Many of our residents don’t see their families because they find seeing them in pain etc. hurts, but I get to be with them for their more lucid moments. It is precious to me as well.”
Craig was a police dog handler in the RAF. He is married with two children and is looking forward to swapping one dog collar for another as he is training for ordained ministry:
“Mission in my life is very much through relationships. Building friendships with people I come into contact with, generally through dog walking.
Sharing Jesus tends to happen incredibly organically as befriending people seems to lead to natural conversation and once it’s revealed I’m training for ministry, conversation turns to faith and whether they believe and so on.
It’s a real joy to chat with someone you’ve just met and offer prayer and have them trust you with things going on in their lives.”
Sally shares her home with her beautiful dog, Max, and loves to do craft and generally make the place look more colourful:
“Most people know Max and stop to stroke him. I am community building in my road. Yesterday I held a cake morning in the old folks’ building opposite. It was fabulous! We had some of the local families come in with their kids, which the older folks LOVED. Today I’ve been delivering cake to the housebound people who couldn’t attend. Still got a freezer full left!
I guess I accept people, I listen to them and their stories and needs, I try to care for them and offer support and practical help, I offer to pray with/ for them.
I suppose I am an evangelist with a very pastoral heart. I don’t preach, or tell people what to do, but I do talk about Jesus’ love for them when it feels right to do so.”
Emily is a vegetarian, with dodgy eyesight, two house bunnies and a beloved pet tortoise. She loves to take the kids to the seaside before school for breakfast:
“This evening we have the neighbours coming round for dinner. We will likely include saying grace, and conversation may well include that we have been up early and praying, or what we did at the weekend, and include church…. But equally, it may just include letting them feel loved, offering to pray about any situation that arises, and letting them know we love our neighbours.
I think reading Gods word is key, and I particularly love the Message paraphrase of the Bible as a delicious easy way to dip your toe in.
I try to keep a copy Bible in my bag, use it, highlight it, and I may quote a verse or read some out after conversation about faith / my cross tattoo / my view of life.
My favourite verses are Romans 12 v 1-2 in the Message. People are often shocked when they hear such everyday language being referred to as the Bible!
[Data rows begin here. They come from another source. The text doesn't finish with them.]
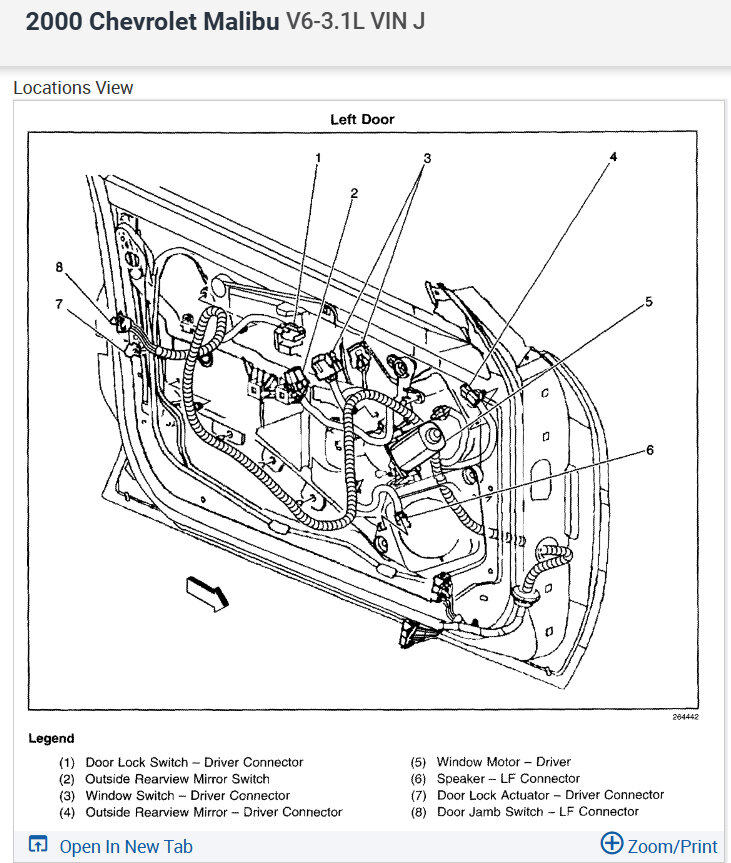 2000 Chevrolet Malibu V6-3.1L VIN J

Locations View

Left Door

1
2
3
4
5
6
7
8

264442

Legend

(1) Door Lock Switch – Driver Connector
(2) Outside Rearview Mirror Switch
(3) Window Switch – Driver Connector
(4) Outside Rearview Mirror – Driver Connector

(5) Window Motor – Driver
(6) Speaker – LF Connector
(7) Door Lock Actuator – Driver Connector
(8) Door Jamb Switch – LF Connector

Open In New Tab

Zoom/Print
I tell them that the Bible was written for everyday people, and shouldn’t be so full of ‘thee’ and ‘thou’ that it becomes a hurdle to hearing the gist of what God is sharing …
If they seem interested I say they can have my Bible.
I’ll put a wee kind note in the front and maybe suggest a good book to start on, and how to use it.
I often suggest things like “I’ll tell you what, why don’t you try secretly praying for two weeks and just see what happens?” and let God do the rest…”
Graeme is a youth worker and rugby fan, who honestly recognises the struggle of being around church all the time and how sometimes sharing faith is in the small things:
“Mission…Right now in my life it looks like stopping to chat to a homeless man from church who never remembers who I am.
It looks like trying be a positive presence in my rugby club, encouraging rather than berating.
It looks like having friends round for board games.
It looks like picking a piece of litter up in the street.
It looks like coffee with a friend who’s having a rubbish time at work.
Most of the time I struggle with working out when to speak and when to be silent, when to be Jesus and when to mention his name too. And not being in a constant rush, so that I can see and respond to the opportunities rather than beat myself up about missing them afterwards!”